:: Questions on the material ::
A - Name every coin mentioned in the Google settlement commentary.
B - Carry the Google settlement commentary forward with a paragraph that follows its final sentence.

:: Extract provided ::
***

The Authors Guild -- co-architect of the Google deal as well as of the freelance electronic database sellout (now known at the Supreme Court as Reed Elsevier v. Muchnick) -- disagrees, as you would expect. But in a letter to its membership, the Guild frames the argument dishonestly. According to the Guild, "[H]ere's the deal in one sentence: unless you want to sue Google, there's no good reason to opt out of the settlement."
It's not a good enough reason to opt out of the settlement because the agreement is so dense and confusing that no one can understand it?
It's not a good enough reason to opt out of the settlement because an individual author can strike a deal with Google for better terms under the existing Partners Program?
Or simply because there's little harm in kicking back and letting this whole sucker shake out a bit more? The anticipated ad-click revenue, enormous in the aggregate, is miniscule on a book-by-book basis; surely the immediate "opportunity cost" for the average author amounts to pennies, nickels, dimes, quarters, or at most a few Susan B. Anthonys.
Folks, trust me when I say that book authors aren't the parties who are desperate to close this deal. And that they don't "have" to sue in order to justify the act of opting out. Rather, it is the Authors Guild that "has" to opt in, lest it lose the funding and raison d'etre for its precious, market-strangling book rights registry.
So here's the deal in one sentence: If you want to keep your options open, opt out. Duh!
The docket for Reed Elsevier v. Muchnick now shows that Solicitor General Elena Kagan has filed a motion asking the Supreme Court for leave to participate as an amicus curiae ("friend of the court") in the October 7 oral argument.

***

:: Data below ::
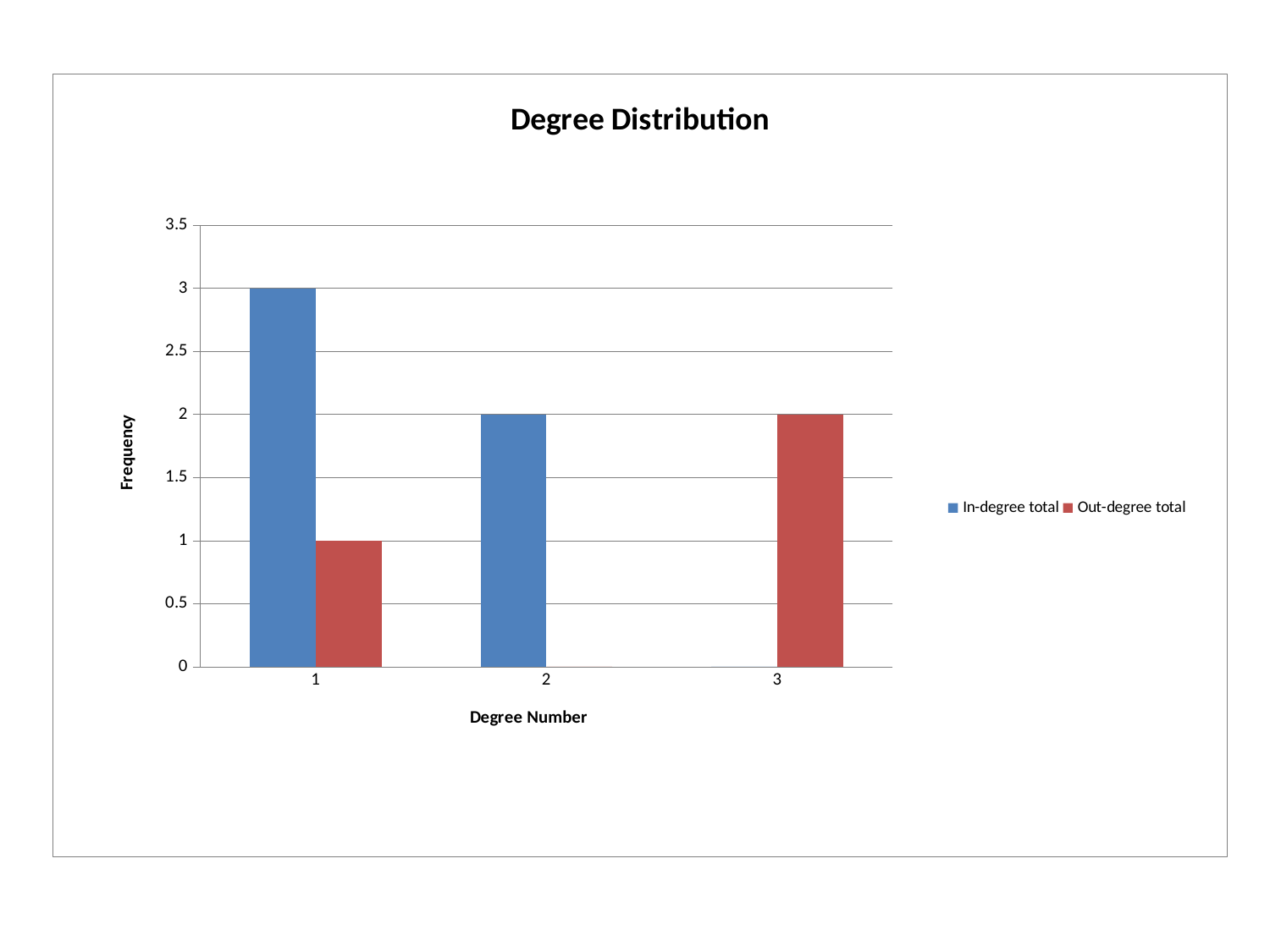
How many series does the legend list? 2 How many degree number categories are shown on the x axis? 3 What is the In-degree total frequency for degree number 2? 2 What is the Out-degree total frequency for degree number 3? 2 What is the title of the chart? Degree Distribution What is the Out-degree total frequency for degree number 1? 1 What type of chart is shown on the slide? bar chart What is the difference between the In-degree total and the Out-degree total for degree number 1? 2 For degree number 1, which is larger, the In-degree total or the Out-degree total? In-degree total Which series is shown in red? Out-degree total Which degree number has the highest In-degree total? 1 What is the In-degree total frequency for degree number 1? 3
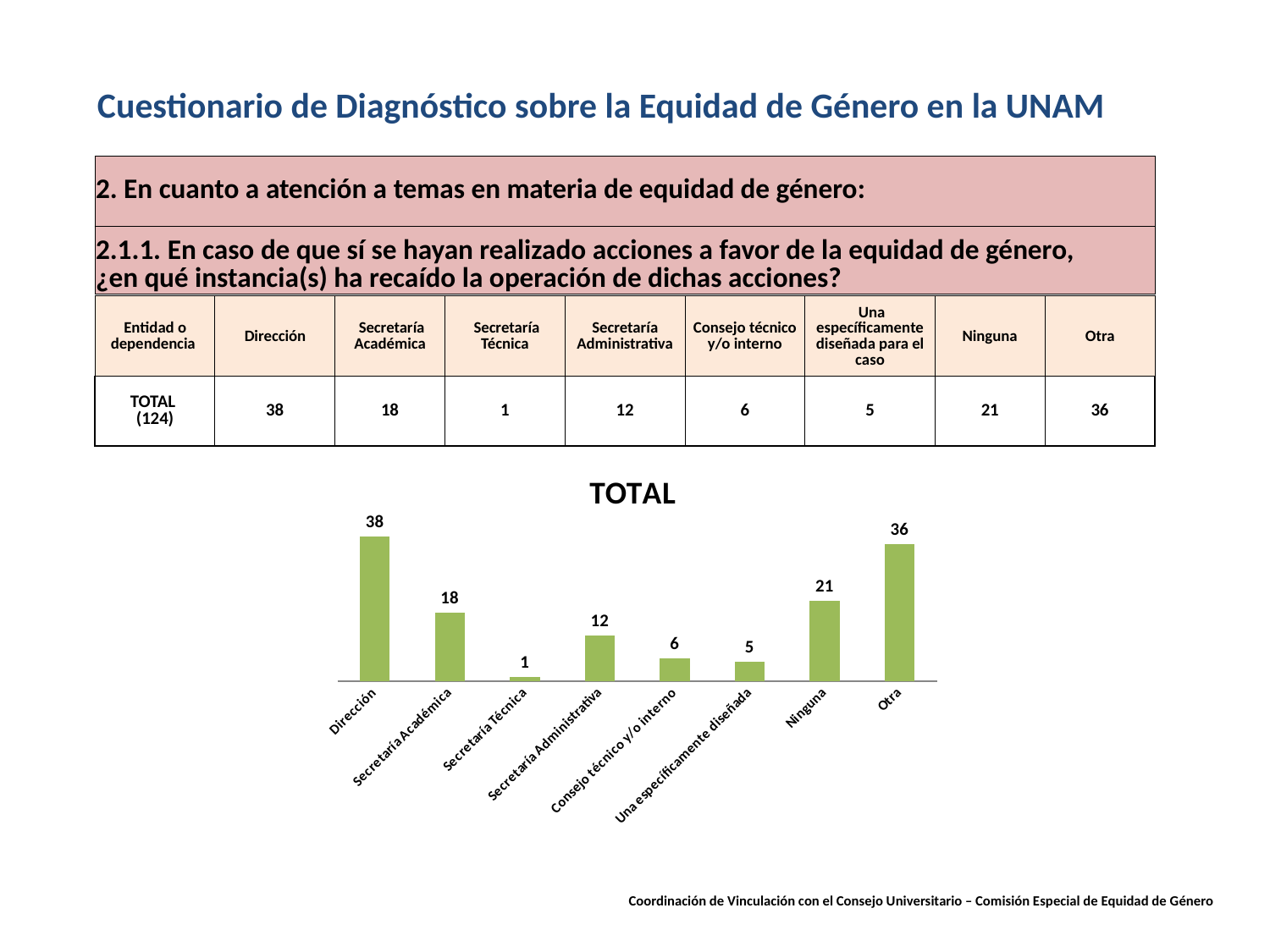
What is the difference between the values for Secretaría Académica and Secretaría Administrativa in the TOTAL chart? 6 What is the difference between the values for Dirección and Otra in the TOTAL chart? 2 How many categories are shown in the TOTAL chart? 8 Which category has the lowest value in the TOTAL chart? Secretaría Técnica What is the title of the chart on the slide? TOTAL Which category has the highest value in the TOTAL chart? Dirección What is the value for Ninguna in the TOTAL chart? 21 What is the value for Secretaría Administrativa in the TOTAL chart? 12 Which is larger in the TOTAL chart, Consejo técnico y/o interno or Una específicamente diseñada? Consejo técnico y/o interno What is the value for Dirección in the TOTAL chart? 38 What kind of chart is the TOTAL chart? Bar chart Which is larger in the TOTAL chart, Ninguna or Secretaría Académica? Ninguna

***

:: Answers to each task ::
A - Pennies, nickels, dimes, quarters, and Susan B. Anthonys.

B -
This is an opportunity for me to explain the breakdown of the oral argument as best I can. If I find that I have made a mistake I will quickly correct it.
The solicitor general is the No. 3 official in the Justice Department, and her job is to argue the government's position in cases before the Supreme Court. Kagan already has filed an amicus brief supporting the position of the "petitioners" (the publisher-defendants in the freelance writers' copyright class-action settlement). That position calls for the justices to overturn the spontaneous ruling by the Second Circuit Court of Appeals that the settlement is invalid because it includes the claims of both registered and unregistered copyrights.
In this case, the "respondents" (the named plaintiffs in the freelance settlement, plus the Muchnick objectors) all agree with the petitioners -- we want the Second Circuit decision reversed, though for different reasons. The petitioners, and those respondents who were parties to the settlement, want the settlement ultimately reinstated. Those respondents who were objectors want the Second Circuit reversed so that we can all go back there and argue the merits of the settlement, on which we disagree.
Since all the petitioning and responding parties are in basic agreement on the specific issue before the Supreme Court, there is no classic conflict. The justices therefore appointed an amicus, Deborah Jones Merritt, an Ohio State law professor, to defend the Second Circuit decision.
On October 7, the case for reversal will be argued, most likely, by Charles Sims of Proskauer Rose, attorney for Reed Elsevier. Solicitor General Kagan has asked for a portion of Sims' time, and such requests are almost always routinely granted.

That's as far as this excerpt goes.